Scholar Linda Hess argues that this bridal mysticism gave women devotees a language for agency that was unavailable through orthodox channels. Hess emphasizes that Mirabai's claim to Krishna as her husband was not a metaphor that kept her in the home; it was a claim that justified her leaving it. If she was the bride of Krishna, then her earthly husband's family had no claim on her. Her true loyalty lay elsewhere.

Theologian Wendy Doniger notes that this kind of erotic devotion to a divine husband allowed medieval women to reclaim the body as a site of spiritual authority rather than merely a vessel of shame. But the pati theology also introduces a tension that Mirabai never quite resolves. If Krishna is truly her husband, where is he? The entire force of her poetry comes from his absence. This brings us to the second core teaching.

Viraha: Longing as Spiritual Principle

Viraha—longing in separation—is not incidental to Mirabai's spirituality. It is its very center. In some sense, she is less interested in union than in the exquisite pain of separation.

Main to apne Dwarika adhik pasand kari / Dvarika mein mat jao ghari ghari / Prem ki pir main na rav saki / Raat din ro ro bihaal ho gayi / Tum bin mera chit nahin lagat / Kya kha kya pree bhin bharam bhram dharun

I prefer my Dwarka in my heart, do not go there / In Dwarka I could not bear the pain of love / I wept day and night until I grew weak / Without you my mind finds no place / What can I eat, what can I wear, wandering in confusion without you.

The poem is deliberate in its refusal of consummation. She rejects actual pilgrimage to Dwarka—the physical shrine where Krishna is believed to dwell—because arrival would end longing. And longing is the point.

This inverts much of Indian philosophy. In the Upanishads, separation from the divine is illusion (maya); union is realization. In Advaita Vedanta, the goal is final, permanent union—the merger of atman with Brahman. But for Mirabai, separation is not illusion. It is the most real thing. And it is not a problem to be solved through meditation or ritual knowledge. It is the condition of devotion itself.

Literary scholar Dilip Chitre argues that viraha represents a kind of spiritual democracy. It is available to anyone—not just yogis or scholars. The ache of longing requires no technical knowledge, no initiation, no brahminical authority. Any person who has ever loved and lost has access to this spiritual state. Mirabai's genius is to make that ordinary human pain into the highest spiritual condition.

The body suffers viraha. In Mirabai's padas, the body is always active—weeping, restless, burning, wandering. There is no ascetic transcendence of the body here. The body is where devotion happens.

"My body is fuel for my love / Where is shelter now?"

— Mirabai

The imagery is visceral and unashamed. Devotion is a kind of burning. The body is not transcended; it is consumed.

Renunciation of Social Identity

One of the most radical aspects of Mirabai's teachings is her insistence that devotion requires the abandonment of social rank, family obligation, and sexual propriety.
-=-=-=-=-
_Work to be completed_
Continue the essay on Mirabai's devotional teachings from its last sentence.

_Source material_
-=-=-=-=-
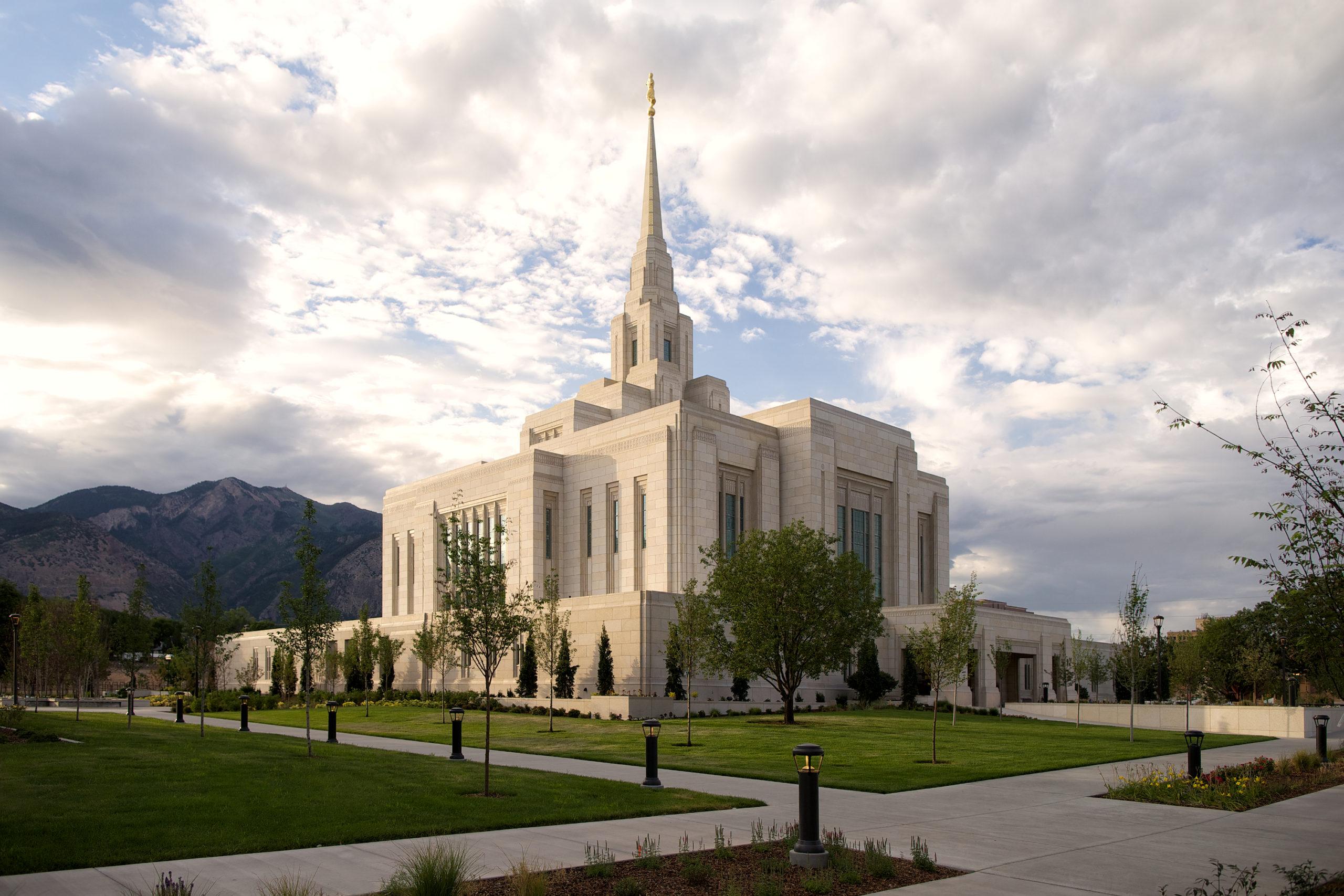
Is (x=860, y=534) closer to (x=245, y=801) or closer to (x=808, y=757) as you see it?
(x=245, y=801)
-=-=-=-=-
_The reply_
Hari aapno ho gyo main tyag dee sab prem / Ghar ghar nind sujanu aaj ki / Prem prem rahen jaap karun / Main to Hari bhakti magin margi

I have abandoned all for Krishna / I no longer care what the world thinks / I wander singing his praises / I am lost in the path of devotion to Krishna.

These are not theoretical statements. She made them concrete choices. The historical Mirabai was born into the Rathod royal house of Mewar. By every measure of her time, she had much to lose: status, family honor, wealth, security. Her hagiographies record that she abandoned her husband's family, rejected royal luxury, and became a wandering renunciate. Whether every detail is historical or not, the core claim appears consistent across sources: she chose devotion over dharma.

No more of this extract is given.